I. ` sqrt(361x) + sqrt(16) = 0`
II. `sqrt(441) y + 4 = 0`

Let's solve the equations step by step. ### Step 1: Solve the first equation The first equation is: \[ \sqrt{361x} + \sqrt{16} = 0 \] We know that \(\sqrt{16} = 4\). So we can rewrite the equation as: \[ \sqrt{361x} + 4 = 0 \] ### Step 2: Isolate the square root Next, we isolate the square root term: \[ \sqrt{361x} = -4 \] However, since the square root of a number cannot be negative, this equation has no solution in real numbers. Thus, we conclude: \[ \text{No real solution for } x. \] ### Step 3: Solve the second equation Now, let's solve the second equation: \[ \sqrt{441}y + 4 = 0 \] We know that \(\sqrt{441} = 21\).
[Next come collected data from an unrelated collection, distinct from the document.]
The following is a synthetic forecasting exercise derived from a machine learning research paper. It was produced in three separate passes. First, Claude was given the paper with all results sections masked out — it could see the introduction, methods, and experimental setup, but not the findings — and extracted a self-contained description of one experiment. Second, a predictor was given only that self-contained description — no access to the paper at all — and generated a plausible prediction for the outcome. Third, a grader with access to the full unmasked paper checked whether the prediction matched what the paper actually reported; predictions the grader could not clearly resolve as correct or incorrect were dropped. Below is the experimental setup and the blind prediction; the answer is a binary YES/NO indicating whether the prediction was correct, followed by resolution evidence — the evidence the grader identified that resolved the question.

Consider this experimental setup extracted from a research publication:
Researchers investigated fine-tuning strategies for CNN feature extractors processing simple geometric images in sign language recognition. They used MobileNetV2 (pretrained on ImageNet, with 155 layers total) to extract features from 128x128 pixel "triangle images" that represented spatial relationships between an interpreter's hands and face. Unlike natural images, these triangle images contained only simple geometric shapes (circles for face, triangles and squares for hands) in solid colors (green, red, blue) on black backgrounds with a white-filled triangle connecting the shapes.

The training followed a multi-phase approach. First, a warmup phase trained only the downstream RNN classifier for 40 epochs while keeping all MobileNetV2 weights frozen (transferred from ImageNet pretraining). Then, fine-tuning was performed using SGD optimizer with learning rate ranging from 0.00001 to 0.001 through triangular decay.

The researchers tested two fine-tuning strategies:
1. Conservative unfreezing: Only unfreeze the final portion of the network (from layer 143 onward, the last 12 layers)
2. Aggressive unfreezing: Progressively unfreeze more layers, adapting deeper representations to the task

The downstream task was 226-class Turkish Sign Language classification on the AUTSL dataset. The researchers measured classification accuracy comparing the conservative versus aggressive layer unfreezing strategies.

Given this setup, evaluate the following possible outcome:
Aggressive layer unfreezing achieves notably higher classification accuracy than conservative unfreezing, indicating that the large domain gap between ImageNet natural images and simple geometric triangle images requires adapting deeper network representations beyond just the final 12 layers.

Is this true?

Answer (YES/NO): NO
So we can rewrite the equation as: \[ 21y + 4 = 0 \] ### Step 4: Isolate \(y\) Now, we isolate \(y\): \[ 21y = -4 \] Then, divide both sides by 21: \[ y = -\frac{4}{21} \] ### Step 5: Summarize the solutions We have found: - For the first equation, there is no real solution for \(x\). - For the second equation, the solution for \(y\) is: \[ y = -\frac{4}{21} \] ### Step 6: Relation between \(x\) and \(y\) Since there is no valid value for \(x\) (as it leads to a contradiction), we cannot establish a numerical relation between \(x\) and \(y\). However, we can state that \(x\) does not exist in the real number system, while \(y\) is a negative value.